Assigned task 1
In the article on Lord Gill's appointment, in what month and year did he announce his retirement?
Assigned task 2
Write out the part of the article on Lord Gill's appointment that opens with the words "Lording it –" and closes with "based UK Supreme Court.".

===== Source passage

Lording it – Brian Gill moves to London. SCOTLAND’S former top judge – Lord Brian Gill who surprised the Scots legal world with the announcement of his sudden retirement in May 2015 – has been appointed to the supplementary panel of judges of the UK Supreme Court.
The UK Supreme Court today confirmed the appointment of Lord Gill to the panel of supplementary judges who sit on the London based UK Supreme Court.
A UKSC spokesperson said: “The supplementary panel on which Lord Gill is now a member has only been called upon once or twice in the last legal year. “
He added: “It is quite rare for the UKSC to invite Acting Justices to sit.”
Earlier this year, Brian Gill was invited to join the supplementary panel of judges – which can be called upon by the President of the Supreme Court to sit on specific cases where necessary.
The legislative framework for ‘Acting Justices’ on the UK Supreme Court states a person who holds the office of a senior territorial judge can be invited to act as a judge of the court at the request of the President of the Supreme Court. The legislative framework & conditions for such appointments is here: Acting judges & supplementary panel of UK Supreme Court
Now a UKSC supplementary judge – Brian Gill (73) – who became Scotland’s longest serving judge – served a short three year term as Lord President.
Gill unexpectedly stood down from the role as head of Scotland’s judiciary after waging a bitter two year battle with the Scottish Parliament over plans to create a register of interests for judges – Petition PE1458: Register of Interests for members of Scotland’s judiciary
The judicial transparency petition which enjoys cross party support – has been the subject of a two year investigation by Holyrood and proposes the creation of a publicly available register of judicial interests containing information on judges backgrounds, their personal wealth, undeclared earnings, business & family connections inside & outside of the legal profession, offshore investments, hospitality, details on recusals and other information routinely lodged in registers of interest across all walks of public life in the UK and around the world.
Scotland’s first ever Judicial Complaints Reviewer (JCR) – Moi Ali gave the judicial transparency proposal her full backing.
During the evidence session held at Holyrood in September 2013 – Moi Ali provided a first hand, honest and highly detailed account of the workings of Scotland’s judiciary and lack of judicial transparency & accountability.
Current JCR Gillian Thompson OBE gave further support for the plan to create a register of interests for judges during an evidence session with msps at Holyrood in June 2015.
Scotland’s top judge Lord Gill did not take kindly to the transparency proposal – or the public debate around openness and accountability of the judiciary.
Gill branded the media & court users as “aggressive” and demanded judges be allowed to keep their wealth and connections to big business – a secret.
Lord Gill then refused two invitations to appear before MSPs to face questions on his hostility towards judicial transparency.

==========
===== Data provided

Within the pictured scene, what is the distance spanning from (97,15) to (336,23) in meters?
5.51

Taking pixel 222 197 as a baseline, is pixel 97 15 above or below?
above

==========

Final answer 1
May 2015

Final answer 2
Lording it – Brian Gill moves to London. SCOTLAND’S former top judge – Lord Brian Gill who surprised the Scots legal world with the announcement of his sudden retirement in May 2015 – has been appointed to the supplementary panel of judges of the UK Supreme Court.
The UK Supreme Court today confirmed the appointment of Lord Gill to the panel of supplementary judges who sit on the London based UK Supreme Court.